I am glad to have this opportunity, because difficulties might have been created, if I had not been able to make a statement. The questions arising from the strike are something which I do not want to discuss here but I do want to say this: that I hope the Government, and particularly the Ministry of Labour, will watch very carefully within the next 30 days the negotiations as they take place. Here let me say that I have never, in all my industrial and political career, found such perfect organisation as the dock strikers have at the moment. They are able to contact anybody they want in any part of the ports of this country at any time they desire. I hope the Gov- 874 ernment will watch the position carefully because I am certain that men who have put in so much work during the war, who have worked under such tremendous difficulties in the ports during the blitzes, would not remain unofficially on strike for five weeks unless there was something fundamentally wrong with their conditions of labour and the position as it exists at the docks today. Having made that statement, which will give the dockers of this country the opportunity of knowing that the matter has been dealt with, and that I have been able to make a statement on their behalf—I am speaking now for the whole of the dockers in this country—I hope that before the end of the 30 days some very definite agreement will have been made in reference to their conditions of labour.
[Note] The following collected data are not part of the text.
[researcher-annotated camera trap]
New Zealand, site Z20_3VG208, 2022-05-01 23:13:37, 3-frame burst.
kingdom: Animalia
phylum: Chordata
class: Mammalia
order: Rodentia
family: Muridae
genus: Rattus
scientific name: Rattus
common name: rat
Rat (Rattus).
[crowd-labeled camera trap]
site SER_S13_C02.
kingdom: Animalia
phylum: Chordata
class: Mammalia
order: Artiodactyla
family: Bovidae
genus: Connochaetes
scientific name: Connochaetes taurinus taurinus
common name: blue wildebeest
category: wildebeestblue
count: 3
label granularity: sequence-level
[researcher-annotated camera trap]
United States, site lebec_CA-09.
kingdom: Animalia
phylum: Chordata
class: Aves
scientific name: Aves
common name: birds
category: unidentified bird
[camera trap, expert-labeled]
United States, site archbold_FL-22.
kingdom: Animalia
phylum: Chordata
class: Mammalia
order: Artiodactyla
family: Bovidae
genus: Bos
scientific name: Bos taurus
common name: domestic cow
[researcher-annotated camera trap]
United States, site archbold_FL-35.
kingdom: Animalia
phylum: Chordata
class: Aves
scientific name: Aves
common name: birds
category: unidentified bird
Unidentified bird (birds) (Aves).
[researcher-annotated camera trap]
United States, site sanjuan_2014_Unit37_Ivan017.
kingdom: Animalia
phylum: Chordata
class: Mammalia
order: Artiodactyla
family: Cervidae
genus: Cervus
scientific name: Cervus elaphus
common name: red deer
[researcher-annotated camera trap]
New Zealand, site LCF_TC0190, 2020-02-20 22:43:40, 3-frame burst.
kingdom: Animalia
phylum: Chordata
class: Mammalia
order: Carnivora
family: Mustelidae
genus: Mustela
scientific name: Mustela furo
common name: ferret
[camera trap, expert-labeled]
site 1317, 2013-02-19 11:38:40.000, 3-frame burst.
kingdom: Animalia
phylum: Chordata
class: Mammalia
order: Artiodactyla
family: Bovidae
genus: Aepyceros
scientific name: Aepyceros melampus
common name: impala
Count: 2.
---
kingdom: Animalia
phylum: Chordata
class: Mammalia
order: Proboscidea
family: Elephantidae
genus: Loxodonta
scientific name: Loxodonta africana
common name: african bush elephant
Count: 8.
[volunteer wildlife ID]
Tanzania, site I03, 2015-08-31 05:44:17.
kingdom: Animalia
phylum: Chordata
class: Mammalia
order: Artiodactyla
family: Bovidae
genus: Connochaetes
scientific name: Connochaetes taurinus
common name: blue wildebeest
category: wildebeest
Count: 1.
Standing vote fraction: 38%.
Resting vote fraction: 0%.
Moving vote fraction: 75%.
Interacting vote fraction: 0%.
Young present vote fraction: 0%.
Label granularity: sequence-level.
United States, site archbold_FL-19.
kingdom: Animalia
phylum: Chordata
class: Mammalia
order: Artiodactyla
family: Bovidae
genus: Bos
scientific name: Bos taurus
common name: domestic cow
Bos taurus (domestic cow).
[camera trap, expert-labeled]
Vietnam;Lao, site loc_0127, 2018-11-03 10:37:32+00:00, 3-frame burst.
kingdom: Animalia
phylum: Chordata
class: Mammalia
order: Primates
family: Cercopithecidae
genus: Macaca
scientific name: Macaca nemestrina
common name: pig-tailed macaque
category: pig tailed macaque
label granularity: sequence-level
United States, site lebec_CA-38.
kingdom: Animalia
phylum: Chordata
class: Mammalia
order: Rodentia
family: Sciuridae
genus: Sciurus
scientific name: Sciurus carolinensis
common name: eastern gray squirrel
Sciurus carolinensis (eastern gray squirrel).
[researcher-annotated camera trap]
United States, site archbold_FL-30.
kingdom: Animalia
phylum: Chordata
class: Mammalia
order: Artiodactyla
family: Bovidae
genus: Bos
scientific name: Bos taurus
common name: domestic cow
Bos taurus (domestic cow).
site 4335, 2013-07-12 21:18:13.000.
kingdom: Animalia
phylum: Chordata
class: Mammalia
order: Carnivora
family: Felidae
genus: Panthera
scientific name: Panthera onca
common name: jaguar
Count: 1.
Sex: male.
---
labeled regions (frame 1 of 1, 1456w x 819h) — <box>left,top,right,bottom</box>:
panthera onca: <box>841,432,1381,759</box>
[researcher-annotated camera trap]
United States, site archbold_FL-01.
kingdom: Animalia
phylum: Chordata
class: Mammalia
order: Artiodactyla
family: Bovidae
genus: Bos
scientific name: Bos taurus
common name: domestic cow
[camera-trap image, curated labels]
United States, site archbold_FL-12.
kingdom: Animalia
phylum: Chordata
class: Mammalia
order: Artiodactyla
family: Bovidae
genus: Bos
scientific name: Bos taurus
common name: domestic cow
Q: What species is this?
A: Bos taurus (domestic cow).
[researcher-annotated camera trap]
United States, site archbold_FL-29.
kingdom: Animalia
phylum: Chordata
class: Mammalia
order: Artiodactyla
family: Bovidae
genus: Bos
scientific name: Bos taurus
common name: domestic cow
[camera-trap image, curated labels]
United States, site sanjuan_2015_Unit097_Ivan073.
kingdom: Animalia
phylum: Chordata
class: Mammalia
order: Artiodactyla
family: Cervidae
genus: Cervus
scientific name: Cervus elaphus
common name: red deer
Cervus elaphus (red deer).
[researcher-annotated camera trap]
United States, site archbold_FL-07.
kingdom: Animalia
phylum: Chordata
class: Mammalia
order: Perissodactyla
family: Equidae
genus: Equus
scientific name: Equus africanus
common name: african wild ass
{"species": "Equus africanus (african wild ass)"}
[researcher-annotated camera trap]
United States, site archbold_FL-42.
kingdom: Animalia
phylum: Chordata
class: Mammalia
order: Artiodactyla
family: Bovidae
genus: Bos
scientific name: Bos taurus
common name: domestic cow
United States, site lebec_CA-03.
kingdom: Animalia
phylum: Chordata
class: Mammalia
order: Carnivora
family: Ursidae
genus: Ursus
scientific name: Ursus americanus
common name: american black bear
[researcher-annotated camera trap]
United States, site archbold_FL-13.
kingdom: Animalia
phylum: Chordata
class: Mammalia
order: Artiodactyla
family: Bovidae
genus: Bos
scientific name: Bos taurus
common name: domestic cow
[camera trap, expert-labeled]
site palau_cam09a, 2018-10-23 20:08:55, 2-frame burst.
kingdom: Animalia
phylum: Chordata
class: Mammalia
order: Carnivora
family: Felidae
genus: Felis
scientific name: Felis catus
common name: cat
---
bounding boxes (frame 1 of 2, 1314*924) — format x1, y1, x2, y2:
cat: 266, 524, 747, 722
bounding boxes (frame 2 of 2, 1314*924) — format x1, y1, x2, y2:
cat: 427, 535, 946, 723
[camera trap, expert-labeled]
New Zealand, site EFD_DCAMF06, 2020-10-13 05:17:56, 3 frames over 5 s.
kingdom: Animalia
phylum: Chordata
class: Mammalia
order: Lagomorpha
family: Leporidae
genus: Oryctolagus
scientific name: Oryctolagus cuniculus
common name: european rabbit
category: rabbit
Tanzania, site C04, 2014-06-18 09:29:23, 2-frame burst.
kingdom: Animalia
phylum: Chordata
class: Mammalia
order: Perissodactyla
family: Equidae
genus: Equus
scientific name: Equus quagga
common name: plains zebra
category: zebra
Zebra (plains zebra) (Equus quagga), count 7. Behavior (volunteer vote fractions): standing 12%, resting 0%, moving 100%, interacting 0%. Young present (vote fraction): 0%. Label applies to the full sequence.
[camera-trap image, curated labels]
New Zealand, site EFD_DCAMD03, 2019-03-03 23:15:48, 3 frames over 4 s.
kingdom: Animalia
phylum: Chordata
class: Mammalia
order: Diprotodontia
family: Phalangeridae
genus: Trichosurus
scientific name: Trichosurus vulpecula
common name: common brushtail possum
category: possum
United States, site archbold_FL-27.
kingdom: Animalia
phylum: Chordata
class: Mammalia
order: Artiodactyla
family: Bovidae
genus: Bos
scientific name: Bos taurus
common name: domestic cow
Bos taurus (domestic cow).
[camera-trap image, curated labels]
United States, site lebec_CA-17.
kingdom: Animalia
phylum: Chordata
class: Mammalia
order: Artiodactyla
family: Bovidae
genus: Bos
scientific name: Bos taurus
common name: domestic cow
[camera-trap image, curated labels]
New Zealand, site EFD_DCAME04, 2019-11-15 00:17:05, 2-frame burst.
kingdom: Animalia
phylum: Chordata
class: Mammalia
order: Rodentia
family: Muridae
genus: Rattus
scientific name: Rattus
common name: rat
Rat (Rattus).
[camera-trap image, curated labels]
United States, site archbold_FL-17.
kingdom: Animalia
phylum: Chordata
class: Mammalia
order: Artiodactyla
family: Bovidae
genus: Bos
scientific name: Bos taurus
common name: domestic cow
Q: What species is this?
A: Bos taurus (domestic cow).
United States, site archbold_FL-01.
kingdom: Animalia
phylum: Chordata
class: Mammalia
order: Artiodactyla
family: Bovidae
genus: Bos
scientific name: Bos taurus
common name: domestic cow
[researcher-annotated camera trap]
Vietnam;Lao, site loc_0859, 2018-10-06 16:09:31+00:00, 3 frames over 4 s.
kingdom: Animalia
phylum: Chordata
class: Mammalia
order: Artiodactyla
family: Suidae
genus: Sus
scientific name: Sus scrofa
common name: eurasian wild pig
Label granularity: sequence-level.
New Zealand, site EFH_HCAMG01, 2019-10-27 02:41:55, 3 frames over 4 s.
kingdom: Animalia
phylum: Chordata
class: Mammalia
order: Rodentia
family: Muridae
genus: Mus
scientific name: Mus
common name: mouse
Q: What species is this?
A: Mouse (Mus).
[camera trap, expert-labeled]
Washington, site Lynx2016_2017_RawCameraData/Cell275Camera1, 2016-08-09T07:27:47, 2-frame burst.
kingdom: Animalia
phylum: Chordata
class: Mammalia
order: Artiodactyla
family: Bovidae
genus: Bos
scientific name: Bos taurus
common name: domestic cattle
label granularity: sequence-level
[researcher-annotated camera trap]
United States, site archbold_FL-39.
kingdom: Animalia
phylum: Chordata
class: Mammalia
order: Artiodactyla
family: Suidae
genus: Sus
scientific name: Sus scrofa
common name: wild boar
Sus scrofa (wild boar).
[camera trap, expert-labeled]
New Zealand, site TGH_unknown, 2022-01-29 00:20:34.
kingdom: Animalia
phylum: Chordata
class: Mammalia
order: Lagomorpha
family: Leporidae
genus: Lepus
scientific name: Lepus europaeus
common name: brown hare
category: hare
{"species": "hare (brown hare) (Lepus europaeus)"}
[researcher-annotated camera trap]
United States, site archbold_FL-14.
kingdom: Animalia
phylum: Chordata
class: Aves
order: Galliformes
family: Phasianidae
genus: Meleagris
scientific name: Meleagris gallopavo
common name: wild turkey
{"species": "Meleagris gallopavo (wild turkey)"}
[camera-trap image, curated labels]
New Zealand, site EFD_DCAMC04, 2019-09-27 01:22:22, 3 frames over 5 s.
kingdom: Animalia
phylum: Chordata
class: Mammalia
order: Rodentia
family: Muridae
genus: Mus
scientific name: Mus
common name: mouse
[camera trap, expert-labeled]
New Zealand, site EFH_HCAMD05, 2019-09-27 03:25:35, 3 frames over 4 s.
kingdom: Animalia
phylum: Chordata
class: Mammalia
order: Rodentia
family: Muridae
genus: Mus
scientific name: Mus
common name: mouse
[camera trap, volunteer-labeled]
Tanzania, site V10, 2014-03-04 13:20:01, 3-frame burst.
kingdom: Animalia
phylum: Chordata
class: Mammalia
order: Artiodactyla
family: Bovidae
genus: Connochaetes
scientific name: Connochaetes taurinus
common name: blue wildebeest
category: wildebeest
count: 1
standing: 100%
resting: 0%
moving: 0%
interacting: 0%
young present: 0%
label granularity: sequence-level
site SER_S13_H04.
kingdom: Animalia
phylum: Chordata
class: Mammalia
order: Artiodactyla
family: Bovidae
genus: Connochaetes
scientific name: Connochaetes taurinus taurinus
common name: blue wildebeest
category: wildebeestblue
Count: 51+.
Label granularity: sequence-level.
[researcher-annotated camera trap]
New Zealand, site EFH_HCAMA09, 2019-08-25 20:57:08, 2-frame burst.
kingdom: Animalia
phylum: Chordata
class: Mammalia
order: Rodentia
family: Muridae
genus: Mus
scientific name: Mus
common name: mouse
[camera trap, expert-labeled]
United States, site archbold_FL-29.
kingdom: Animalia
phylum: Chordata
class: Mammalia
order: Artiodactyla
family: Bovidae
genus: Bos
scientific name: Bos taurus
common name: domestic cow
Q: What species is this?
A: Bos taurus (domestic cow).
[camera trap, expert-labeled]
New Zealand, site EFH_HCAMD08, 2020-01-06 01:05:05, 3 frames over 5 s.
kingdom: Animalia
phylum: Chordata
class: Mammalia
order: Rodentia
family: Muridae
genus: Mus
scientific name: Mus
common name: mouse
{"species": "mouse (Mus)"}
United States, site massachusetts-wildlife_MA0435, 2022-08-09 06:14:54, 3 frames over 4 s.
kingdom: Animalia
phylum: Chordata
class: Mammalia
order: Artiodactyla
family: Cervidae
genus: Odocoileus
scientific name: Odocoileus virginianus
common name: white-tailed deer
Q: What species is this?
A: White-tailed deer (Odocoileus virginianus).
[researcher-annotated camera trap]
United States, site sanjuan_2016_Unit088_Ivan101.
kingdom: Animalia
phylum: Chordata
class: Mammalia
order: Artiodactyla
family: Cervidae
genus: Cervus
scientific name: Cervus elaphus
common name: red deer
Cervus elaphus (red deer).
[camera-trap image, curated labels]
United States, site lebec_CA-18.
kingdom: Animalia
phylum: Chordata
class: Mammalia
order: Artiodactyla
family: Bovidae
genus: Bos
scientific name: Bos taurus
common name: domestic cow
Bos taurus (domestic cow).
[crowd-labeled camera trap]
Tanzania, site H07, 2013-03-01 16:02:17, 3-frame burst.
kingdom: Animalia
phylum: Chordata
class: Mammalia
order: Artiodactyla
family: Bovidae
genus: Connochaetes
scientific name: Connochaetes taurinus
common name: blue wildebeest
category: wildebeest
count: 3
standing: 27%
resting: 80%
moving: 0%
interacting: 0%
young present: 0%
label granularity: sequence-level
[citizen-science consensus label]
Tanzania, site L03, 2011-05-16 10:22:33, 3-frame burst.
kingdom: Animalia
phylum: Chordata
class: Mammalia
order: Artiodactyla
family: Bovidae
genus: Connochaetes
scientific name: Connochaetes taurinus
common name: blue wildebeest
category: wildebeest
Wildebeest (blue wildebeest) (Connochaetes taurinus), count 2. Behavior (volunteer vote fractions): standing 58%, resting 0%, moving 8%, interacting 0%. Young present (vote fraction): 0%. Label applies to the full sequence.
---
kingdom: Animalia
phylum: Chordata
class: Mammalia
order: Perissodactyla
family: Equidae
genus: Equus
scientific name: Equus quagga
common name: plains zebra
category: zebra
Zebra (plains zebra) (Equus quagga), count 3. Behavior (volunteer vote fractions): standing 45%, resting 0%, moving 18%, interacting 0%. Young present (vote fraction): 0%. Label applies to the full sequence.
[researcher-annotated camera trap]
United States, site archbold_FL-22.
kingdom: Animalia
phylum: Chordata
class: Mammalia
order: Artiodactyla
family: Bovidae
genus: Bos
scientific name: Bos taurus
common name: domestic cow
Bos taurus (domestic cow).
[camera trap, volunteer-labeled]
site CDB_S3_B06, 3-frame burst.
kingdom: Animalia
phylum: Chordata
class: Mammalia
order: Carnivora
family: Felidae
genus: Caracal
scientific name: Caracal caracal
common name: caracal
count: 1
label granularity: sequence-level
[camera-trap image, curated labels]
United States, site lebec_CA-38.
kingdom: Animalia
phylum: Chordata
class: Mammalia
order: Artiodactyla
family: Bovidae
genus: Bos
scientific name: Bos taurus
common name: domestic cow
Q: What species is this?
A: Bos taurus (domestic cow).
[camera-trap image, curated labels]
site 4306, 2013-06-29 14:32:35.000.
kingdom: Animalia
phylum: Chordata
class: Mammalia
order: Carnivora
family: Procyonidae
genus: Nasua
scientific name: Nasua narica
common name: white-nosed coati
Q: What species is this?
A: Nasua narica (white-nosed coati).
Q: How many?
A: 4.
§ Mr. Driberg (Maldon)I am sure many hon. Members would wish to join in congratulating the hon. Lady who has just spoken on what is really, I think, a historic speech. I think it is historic, and perhaps unprecedented, that a speech in this House should be, so to speak, the actual operative order in a dispute of this kind. I am sure we are all extremely thankful that, temporarily at any rate, the matter is progressing satisfactorily. I would therefore like to congratulate the hon. Lady—and say, with the greatest possible friendliness, that I would always much rather be on her side than against her in any dispute or negotiations.
§ Question put, and agreed to.
§ Adjourned accordingly at Seventeen Minutes past Four o'Clock, till Monday next.